Task A ::
Translate this sentence from the passage on hunger in Antigua and Barbuda into Spanish: "This was nearly double the amount spent in 2010."
Task B ::
Write the next part of the passage on hunger in Antigua and Barbuda, picking up after its final sentence.

Text under study ::
Antigua and Barbuda is an archipelago located in the Eastern Caribbean, with an estimated 90,000 inhabitants. Some 5% of its population is indigent (4,252 people), 18% live below the poverty level, and 10% are considered "vulnerable," that is, at risk of falling into poverty (data from 2005-2006). According to the FAO report State of Food Insecurity in the World 2012, 20.5% of the population suffers from hunger, the highest proportion in any Caribbean country except Haiti.

Those most impacted by hunger include children, the elderly, and female-headed households, according to FAO. The joint mission noted that while food insecurity affects specific groups of children, obesity is a problem that affects all age groups. The country's incipient social protection programs so far lack adequate provisions for targeting assistance.

Another major challenge to hunger eradication is the fact that the country is a net food importer: in 2011, Antigua and Barbuda spent some US$87 million on food imports to meet some 80% of national food demands. This was nearly double the amount spent in 2010. Also worrying is the failure of the country's own agricultural production to keep pace with the exponential increase in food import costs.

Available data ::
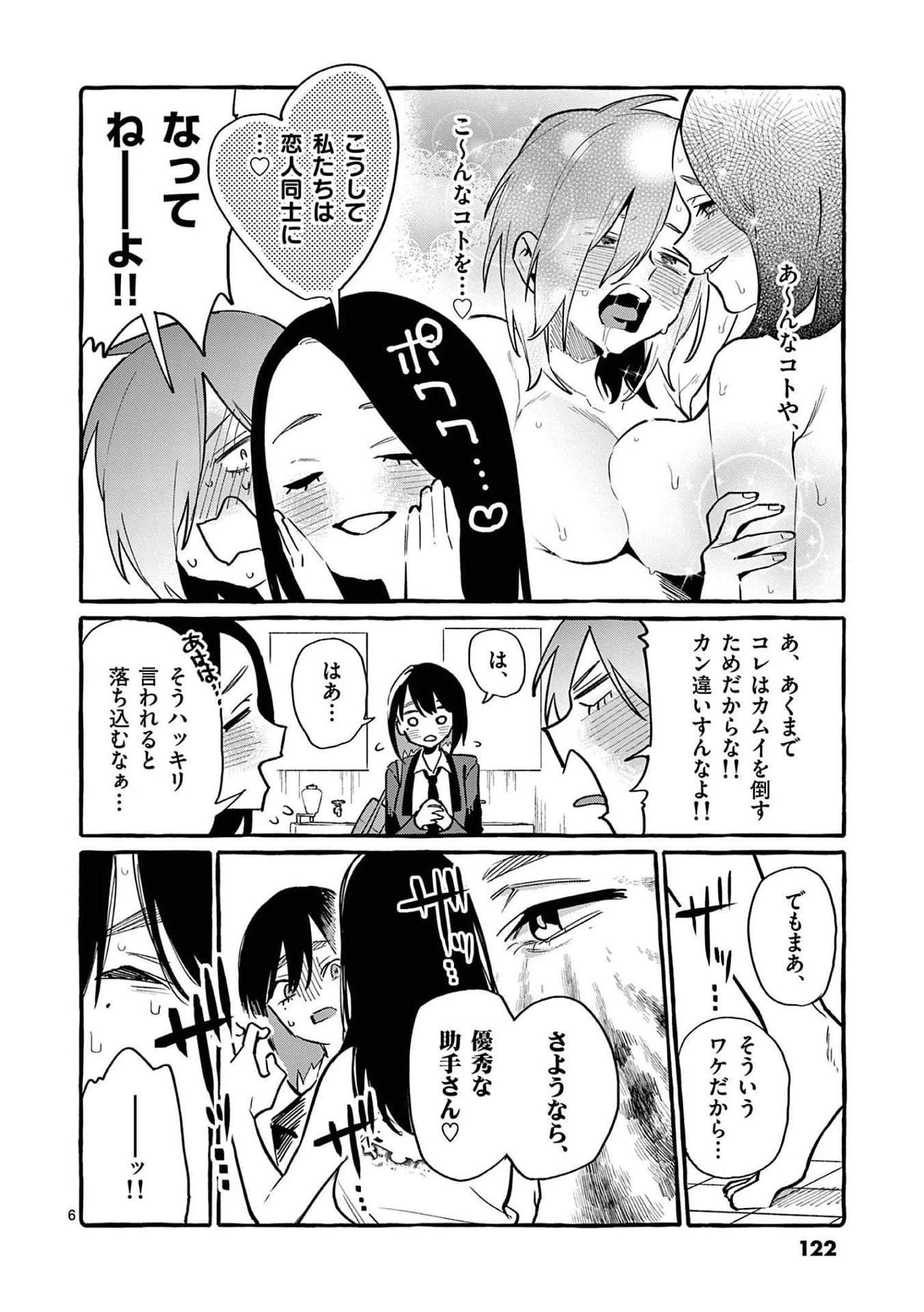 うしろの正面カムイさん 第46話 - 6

==

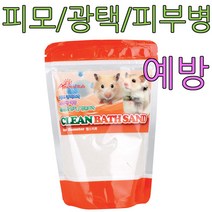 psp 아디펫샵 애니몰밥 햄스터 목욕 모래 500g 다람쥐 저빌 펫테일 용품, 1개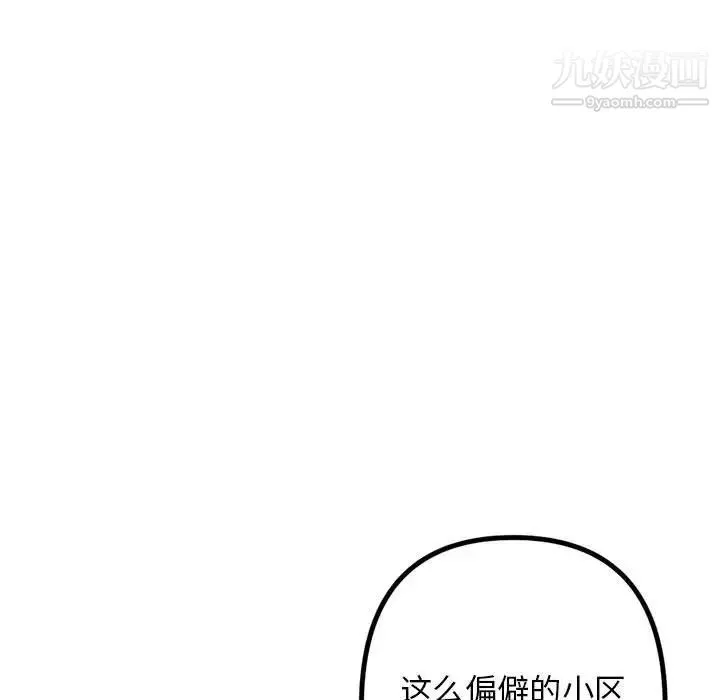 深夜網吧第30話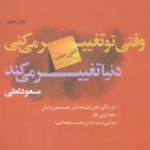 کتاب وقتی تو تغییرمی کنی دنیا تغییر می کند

* * *

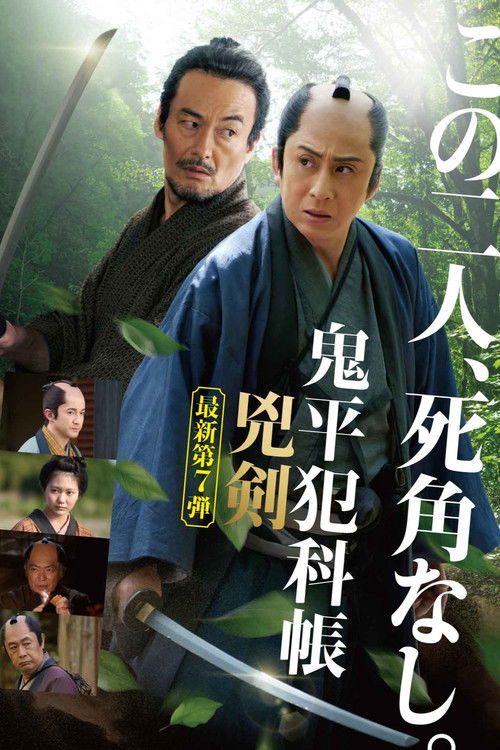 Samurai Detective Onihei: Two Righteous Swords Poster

Your response A ::
Esto fue casi el doble de la cantidad gastada en 2010.

Your response B ::
The U.N.-OAS mission also noted that efforts to eradicate hunger and poverty must take account of the impact of climate change and natural disasters (hurricanes, flooding and droughts) in increasing the country's vulnerability.

Antigua and Barbuda's Zero Hunger Challenge initiative is an open process led by the government, which has expressed its full political commitment to the process and has invited all partners to participate in efforts to eradicate hunger and poverty in a sustainable way. FAO, IICA, ECLAC, WFP and PAHO/WHO have pledged their support for these efforts, and other international organizations are expected to follow suit in the near future.